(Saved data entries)

=====

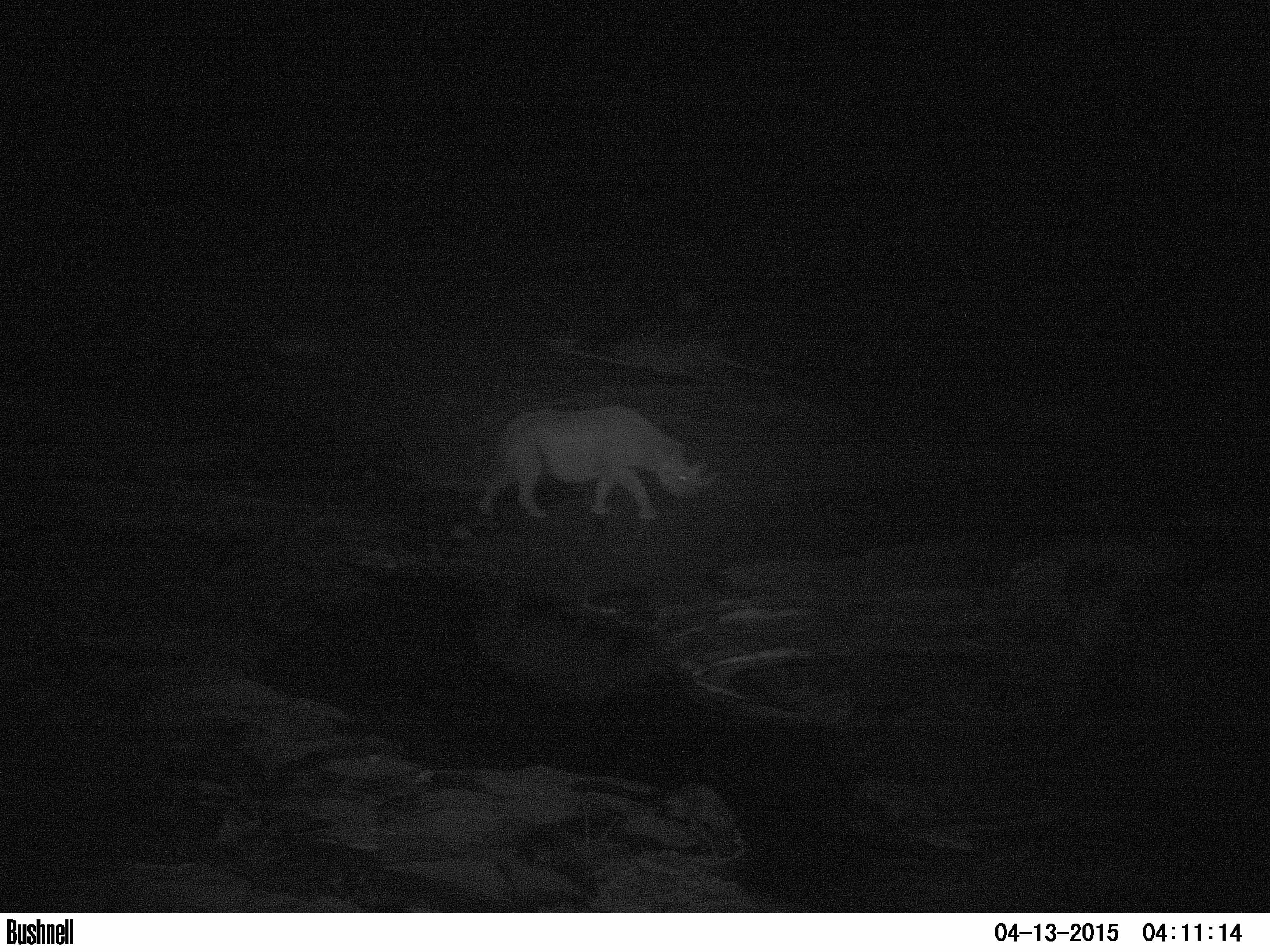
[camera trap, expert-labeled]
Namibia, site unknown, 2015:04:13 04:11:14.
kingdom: Animalia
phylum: Chordata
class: Mammalia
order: Perissodactyla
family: Rhinocerotidae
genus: Diceros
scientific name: Diceros bicornis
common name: black rhinoceros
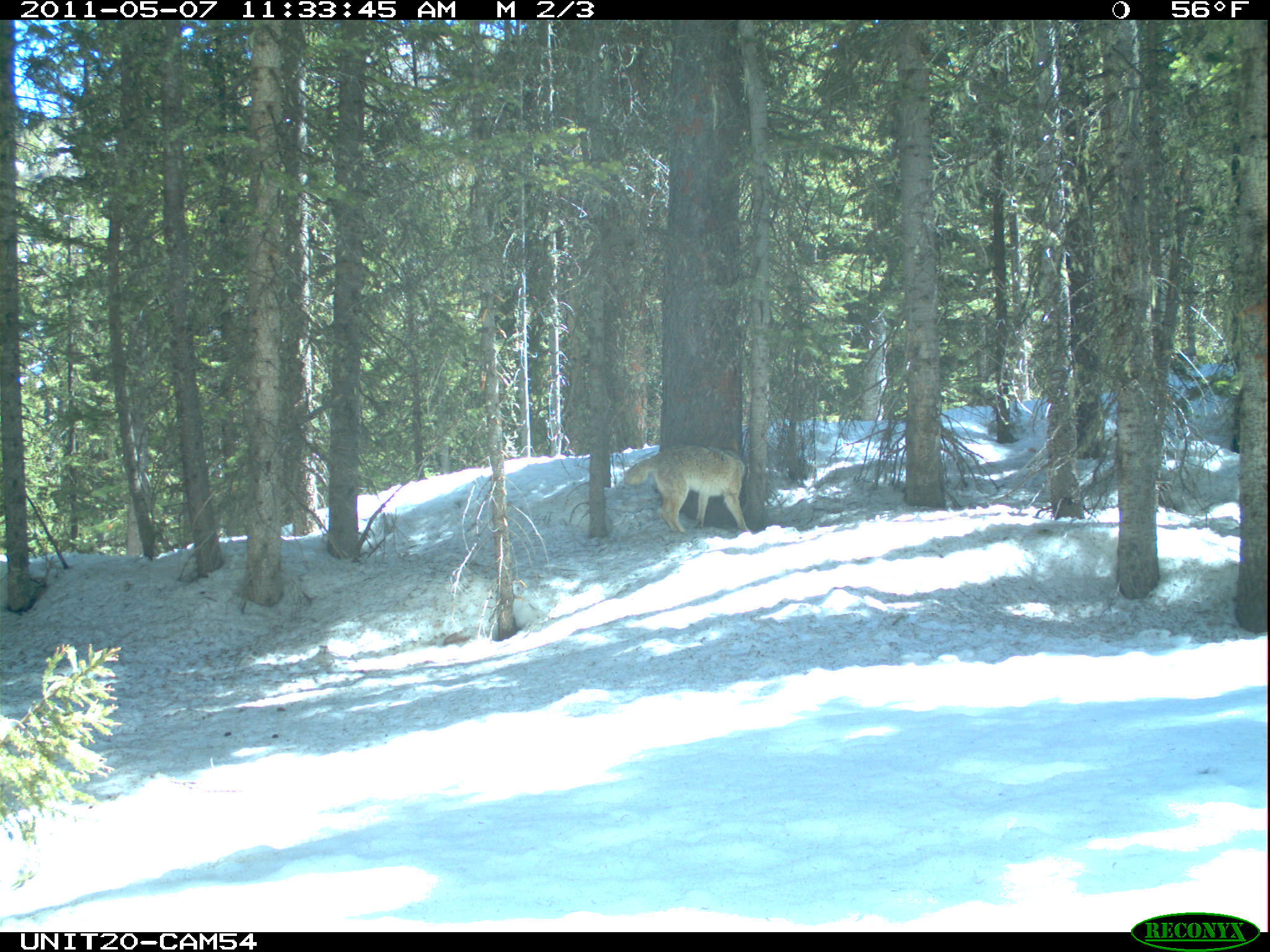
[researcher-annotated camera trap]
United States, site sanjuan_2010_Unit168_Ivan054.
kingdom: Animalia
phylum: Chordata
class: Mammalia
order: Carnivora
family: Canidae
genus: Canis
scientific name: Canis latrans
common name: coyote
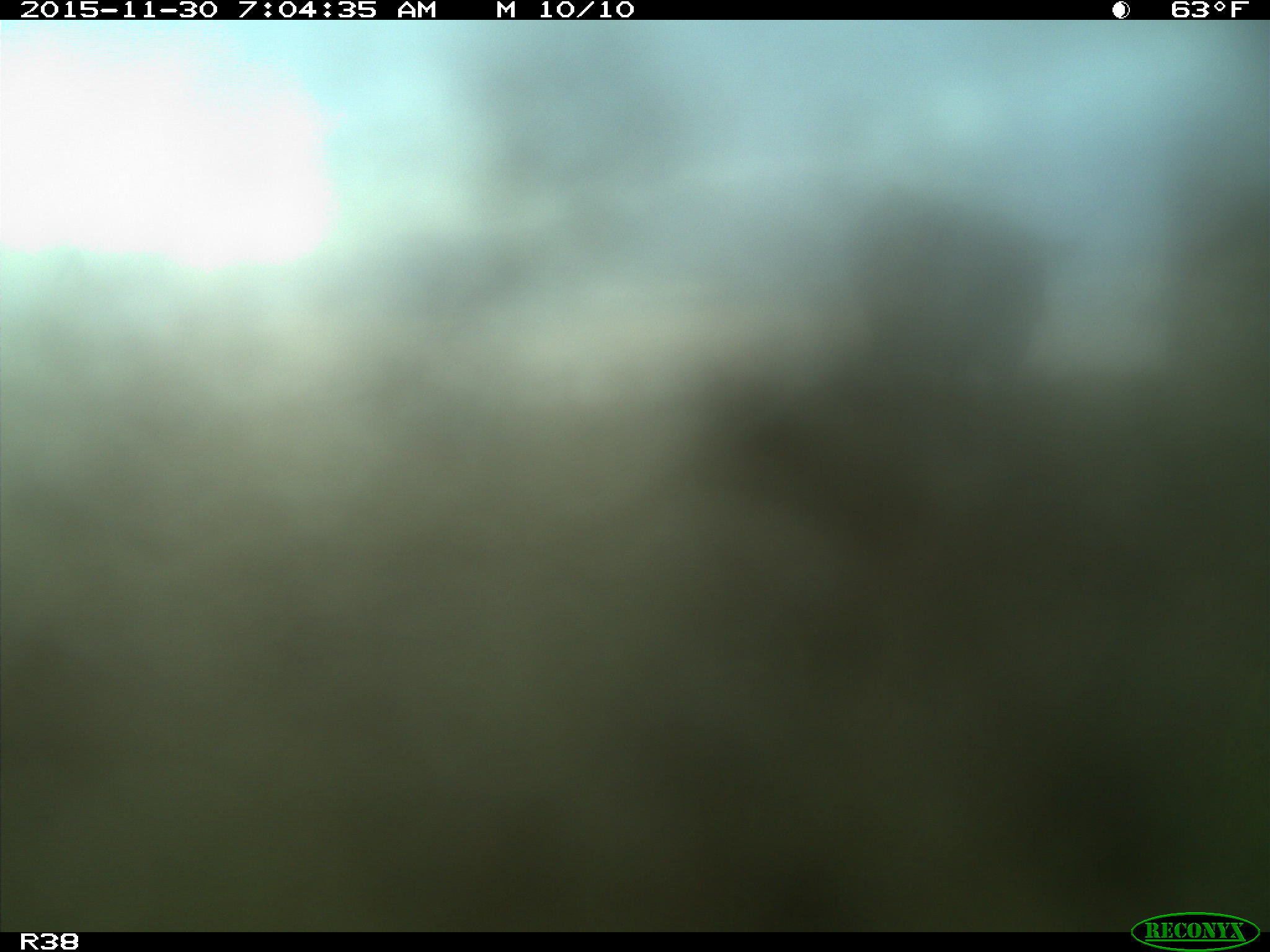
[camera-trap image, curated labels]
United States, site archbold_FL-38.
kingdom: Animalia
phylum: Chordata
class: Mammalia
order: Artiodactyla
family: Bovidae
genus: Bos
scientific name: Bos taurus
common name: domestic cow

=====

Scan the data above. Return every line with "common" in it.

REPLY
common name: black rhinoceros
common name: coyote
common name: domestic cow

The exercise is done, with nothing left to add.